彼が訪れた国では彼の通り名の通り、血の厄災が巻き起こりました。日本のキリシタン弾圧、オスマン帝国のアルメニア人虐殺、第一次、第二次世界大戦……彼が関わるところには、死の風が吹きましたの。


 ワタクシたちが彼と接触したのは、今から20年ほど前のコト。ワタクシたちは、日本で人の目には触れないように過ごしてきましたの。人間社会に溶け込み、同化するために。

彼がなんて言ってワタクシたちに接触したのか、当時のメンバーはもう居ないので分かりませんが、1つだけ分かることは彼の目的に穏健派のワタクシたちが乗ったということ。


 そして16年前、”祝福された仔ら”が崩壊する少し前に、ある物がワタクシたちに預けられました。

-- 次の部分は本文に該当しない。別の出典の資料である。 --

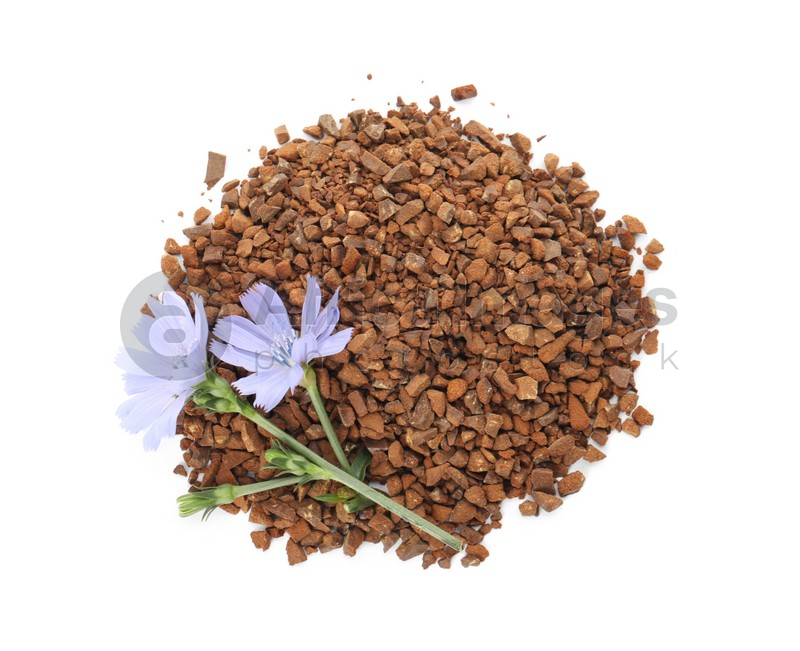 Pile of chicory granules and flowers on white background, top view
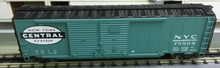 Lionel NYC 50' double door box car with auto rack load , 3 rail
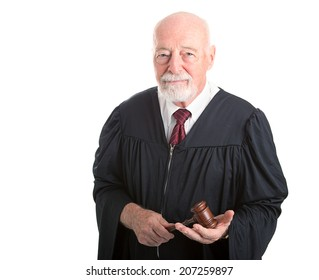 Serious dignified judge with gavel.  Isolated on white.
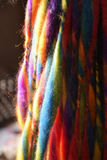 Colorful wool strings for hand spinning on an outdoor craft mark Royalty Free Stock Photography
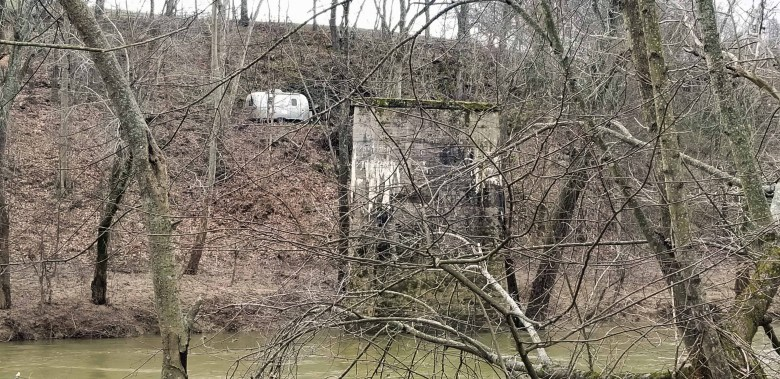 An Airstream travel trailer provides a recreational camp above the old railroad bridge.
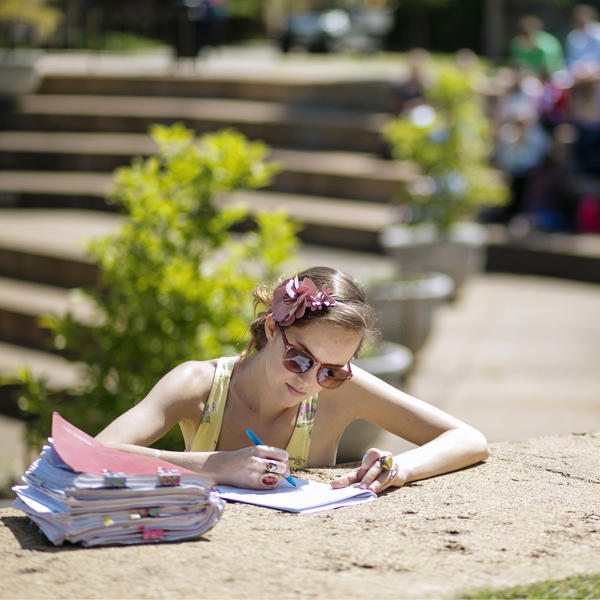 a female student studying outside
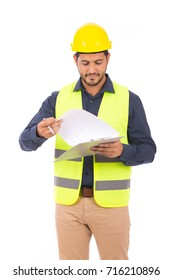 Handsome beard young engineer holding a clipboard and reading some notes, guy wearing blue shirt and beige pants with a yellow vest and yellow helmet, isolated on white background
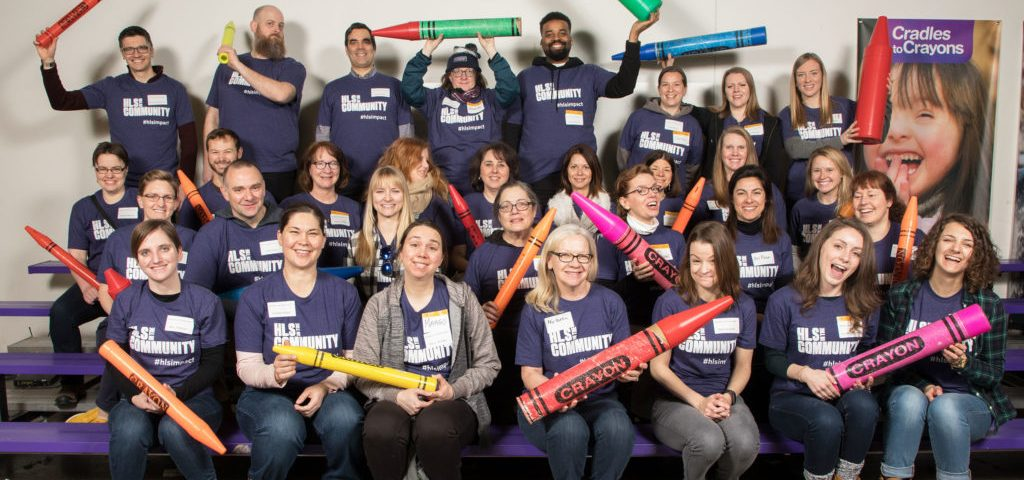 A large group of staff pose with large crayons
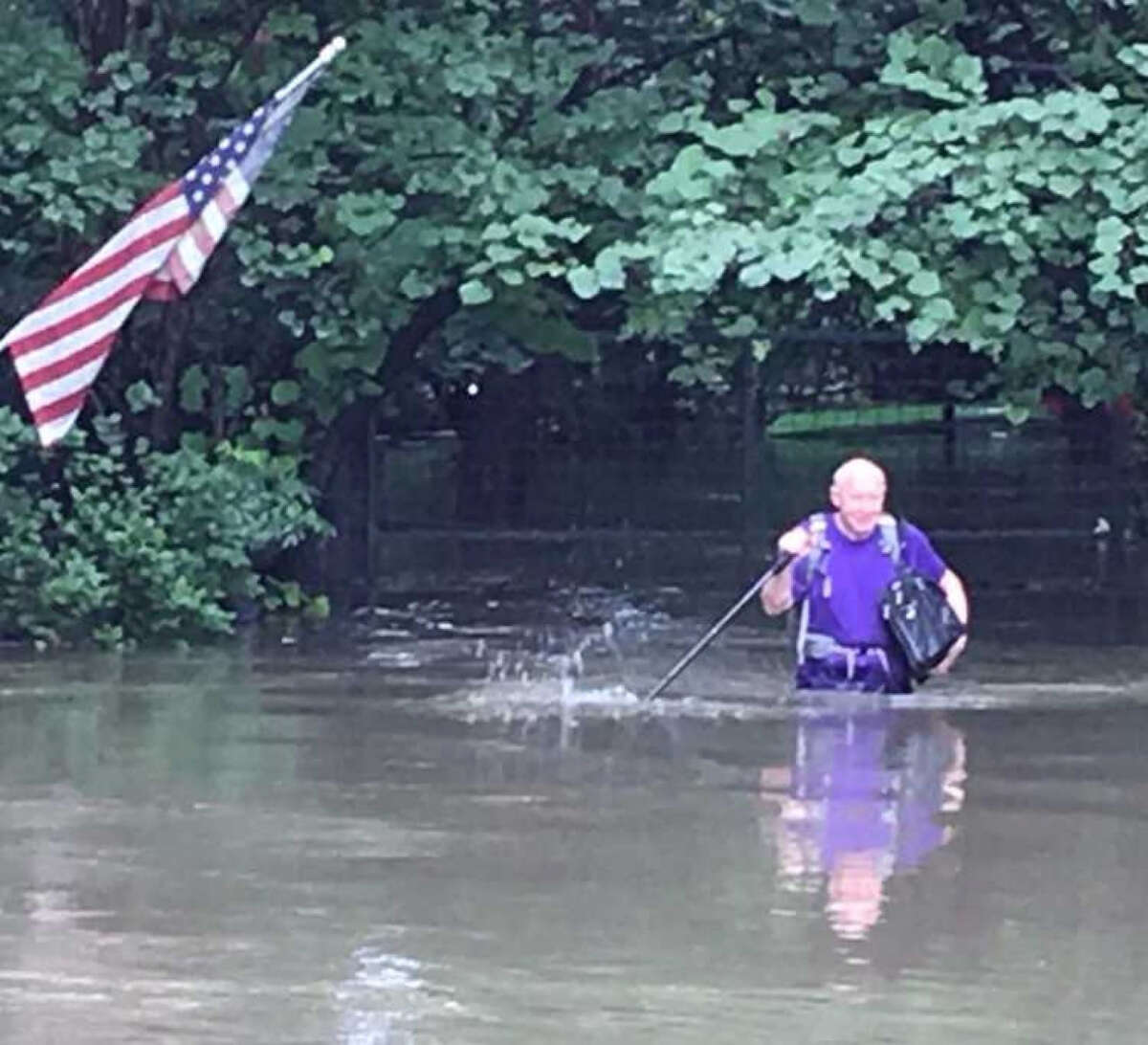 Former Houston mayor Bill White escapes his home moments after it floods on Sunday. MUST CREDIT: Courtesy of Bill White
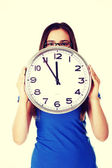 Woman holding clock. — Stock Photo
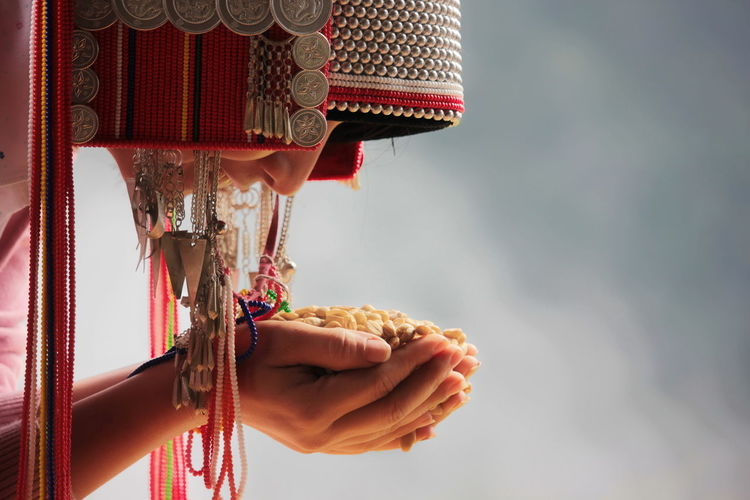 Close-Up Of Woman Holding Grains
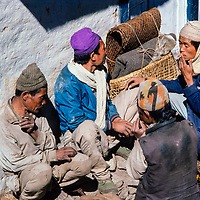 Lowland farmers relax after selling their wares at  the Khumbu region of Nepal 1986.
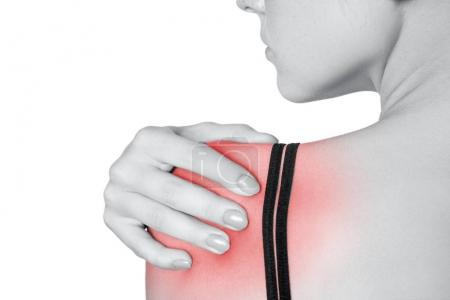 young woman with pain on her arm and shoulder. isolated on white background. Black and white photo with red dot
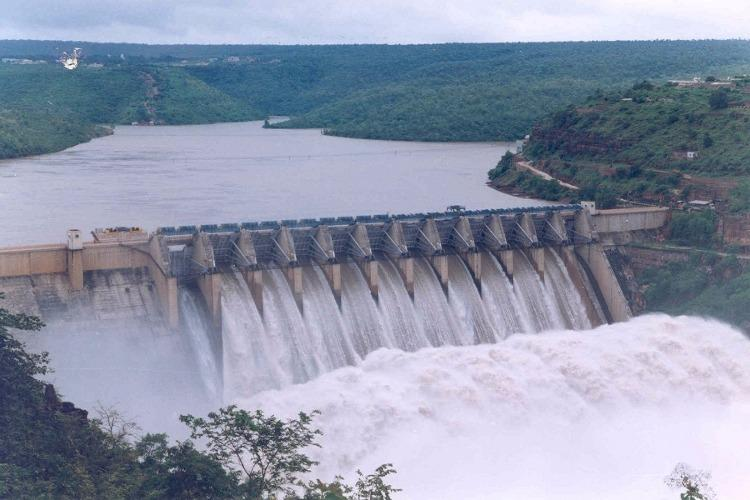 Water flows out of the gates of the Srisailam dam located on the Krishna River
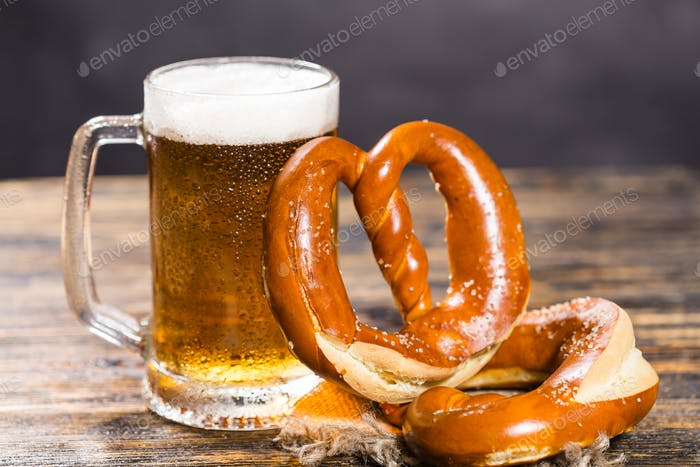 Food and drink concept - beer mug with german pretzel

預けた時に彼は一言、「大切なものだ。頼むよ」と言って消えました。

そして”祝福されし仔ら”が崩壊すると同時に、彼は姿を消しました。


 先日から続く、オルハ評議会の議員連続拷問事件が起こるまでは。


「……これがワタクシたちが知る彼の全てですわ」


それまで静かに鈴の話を聞いていたジュリが口を開く。


「なんで、今更になってアナタたちはバーカー修道士と敵対を?」 


「彼が、人間社会に害をもたらすとオルハ評議会に知れ渡ったからですわ。 ……人間が居なければ生きていけない怪異もいますから」


「そう。大体の事情は分かったわ ……兄さん?」


 ジュリは先ほどから一言も喋らない兄を振り返る。

そこには飛行機に酔い、青い顔をして明後日の方向を見ているジョンの姿があった。


「ジュリ……あとで説明してくれ。今は間が悪い」


 その様子を見て、ジュリと鈴はクスリと笑い、セスナ機に和やかな空気が流れた。

それから少しして、3人を乗せたセスナ機は岩手県の県境を越えたのであった。